The said Civil Writ Petition 14058 of 2024 sought to quash clause 41(4) and 41 (5) of the Union Bank of India Pension Regulations, 1995 dated 29 09 1995 being contrary to the interests of the retired bank employees as the commuted amount of pension is being recovered in just 11 years and 2 months as per the interest rate formula but the same is continued to be recovered by the respondent bank till 15 years.

The said court had through its interim order directed the Union Bank of India to stay recovery of commutation amount from the petitioner & several others who have completed 10 years of retirement or above. The next date of hearing is posted for 21st August 2024.

Acting upon this judgment, the Union Bank of India came out with a letter to all the petitioners to this case on 29 06 2024, informing of stoppage of recovery and restoration of full pension. This is a welcome step, with a rider that the commuted pension released to these pensioners will be recovered depending upon the outcome of the final verdict. 

It is also a notable intervention by the All India Bank Retirees Federation as the organization sought with IBA vide their letter dated 08 07 2024 asking IBA to direct all the member banks to stop further recovery in all cases who have completed 10 or more years of retirement in compliance of general stay granted to all the pensioners who are covered under above referred group.

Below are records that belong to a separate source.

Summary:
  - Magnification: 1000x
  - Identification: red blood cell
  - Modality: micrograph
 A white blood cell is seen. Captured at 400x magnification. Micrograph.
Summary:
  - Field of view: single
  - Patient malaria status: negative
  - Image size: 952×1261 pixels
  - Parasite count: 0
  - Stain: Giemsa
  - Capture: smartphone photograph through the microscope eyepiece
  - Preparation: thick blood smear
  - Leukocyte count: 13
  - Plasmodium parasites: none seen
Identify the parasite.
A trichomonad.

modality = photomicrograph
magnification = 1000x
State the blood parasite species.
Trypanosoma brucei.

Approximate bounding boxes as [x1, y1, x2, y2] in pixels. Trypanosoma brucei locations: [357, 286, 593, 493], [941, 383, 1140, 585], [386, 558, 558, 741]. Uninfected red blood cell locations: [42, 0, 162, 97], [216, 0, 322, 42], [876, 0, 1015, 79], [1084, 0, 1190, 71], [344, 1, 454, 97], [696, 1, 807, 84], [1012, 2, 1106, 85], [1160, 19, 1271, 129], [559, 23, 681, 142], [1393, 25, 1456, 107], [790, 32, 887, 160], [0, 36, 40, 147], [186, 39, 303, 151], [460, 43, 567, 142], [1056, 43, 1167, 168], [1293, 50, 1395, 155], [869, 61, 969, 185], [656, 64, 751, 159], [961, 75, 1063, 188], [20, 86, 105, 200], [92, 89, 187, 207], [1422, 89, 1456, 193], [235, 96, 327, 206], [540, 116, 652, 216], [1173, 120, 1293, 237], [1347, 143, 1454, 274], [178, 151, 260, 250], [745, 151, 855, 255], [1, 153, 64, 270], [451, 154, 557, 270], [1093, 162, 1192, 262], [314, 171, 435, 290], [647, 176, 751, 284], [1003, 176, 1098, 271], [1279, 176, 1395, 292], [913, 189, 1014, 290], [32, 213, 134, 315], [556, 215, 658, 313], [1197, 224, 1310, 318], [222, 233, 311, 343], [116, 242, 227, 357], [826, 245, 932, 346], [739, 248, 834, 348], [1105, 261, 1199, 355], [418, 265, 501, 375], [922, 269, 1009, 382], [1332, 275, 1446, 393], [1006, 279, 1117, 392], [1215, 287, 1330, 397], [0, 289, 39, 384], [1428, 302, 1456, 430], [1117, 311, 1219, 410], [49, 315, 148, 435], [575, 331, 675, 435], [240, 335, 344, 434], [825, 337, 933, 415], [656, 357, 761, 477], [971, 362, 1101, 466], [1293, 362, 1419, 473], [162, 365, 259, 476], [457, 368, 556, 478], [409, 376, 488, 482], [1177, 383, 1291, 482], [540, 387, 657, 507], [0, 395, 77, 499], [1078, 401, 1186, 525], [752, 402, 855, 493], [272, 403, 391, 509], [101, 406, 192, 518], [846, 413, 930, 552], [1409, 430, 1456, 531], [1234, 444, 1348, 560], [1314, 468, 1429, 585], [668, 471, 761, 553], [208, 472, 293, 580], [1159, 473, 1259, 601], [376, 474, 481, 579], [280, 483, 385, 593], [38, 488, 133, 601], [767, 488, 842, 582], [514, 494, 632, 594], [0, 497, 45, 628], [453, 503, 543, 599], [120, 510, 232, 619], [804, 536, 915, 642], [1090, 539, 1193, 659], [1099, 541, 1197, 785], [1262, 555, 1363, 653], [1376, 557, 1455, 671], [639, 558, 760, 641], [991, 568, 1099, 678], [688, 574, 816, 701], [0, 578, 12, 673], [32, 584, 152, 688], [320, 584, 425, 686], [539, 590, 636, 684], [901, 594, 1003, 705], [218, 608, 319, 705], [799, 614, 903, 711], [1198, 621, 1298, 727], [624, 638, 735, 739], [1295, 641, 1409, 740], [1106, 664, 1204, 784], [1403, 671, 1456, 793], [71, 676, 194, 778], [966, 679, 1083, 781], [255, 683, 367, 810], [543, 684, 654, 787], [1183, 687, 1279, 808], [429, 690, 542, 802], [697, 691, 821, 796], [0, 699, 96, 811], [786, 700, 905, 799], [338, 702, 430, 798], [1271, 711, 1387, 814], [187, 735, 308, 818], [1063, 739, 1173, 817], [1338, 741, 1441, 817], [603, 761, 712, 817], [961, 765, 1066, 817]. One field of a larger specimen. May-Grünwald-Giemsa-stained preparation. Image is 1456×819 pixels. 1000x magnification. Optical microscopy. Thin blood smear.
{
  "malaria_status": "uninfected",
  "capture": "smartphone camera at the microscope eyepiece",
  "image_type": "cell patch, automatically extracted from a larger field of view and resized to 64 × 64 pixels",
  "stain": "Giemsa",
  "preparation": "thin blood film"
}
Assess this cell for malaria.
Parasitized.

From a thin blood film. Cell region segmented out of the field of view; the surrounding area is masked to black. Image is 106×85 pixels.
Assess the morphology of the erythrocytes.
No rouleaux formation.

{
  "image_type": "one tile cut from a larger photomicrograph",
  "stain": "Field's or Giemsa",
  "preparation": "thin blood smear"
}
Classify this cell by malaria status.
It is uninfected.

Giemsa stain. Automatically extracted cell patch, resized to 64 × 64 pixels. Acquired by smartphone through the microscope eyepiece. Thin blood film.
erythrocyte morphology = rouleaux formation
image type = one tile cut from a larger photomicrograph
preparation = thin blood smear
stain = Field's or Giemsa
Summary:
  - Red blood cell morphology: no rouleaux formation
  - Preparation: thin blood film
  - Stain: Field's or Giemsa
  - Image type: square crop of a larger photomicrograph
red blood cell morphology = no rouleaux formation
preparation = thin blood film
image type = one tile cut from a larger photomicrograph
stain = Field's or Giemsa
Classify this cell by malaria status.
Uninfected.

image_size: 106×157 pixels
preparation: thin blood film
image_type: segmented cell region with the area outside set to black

Bank retirees, who have opted for pension are eligible for commutation of pension up to 1/3rd of their basic pension. A mere calculation basing on today’s interest rate, would throw light on this subject that the recovery of commuted portion would end up in 11 years. There is no legal sanctity to recover the same beyond that period.

It is the expectation of the bank retirees that the UFBU intervenes expeditiously in this regard and finds a lasting solution so that there is no recovery of commuted pension amount beyond 11 years.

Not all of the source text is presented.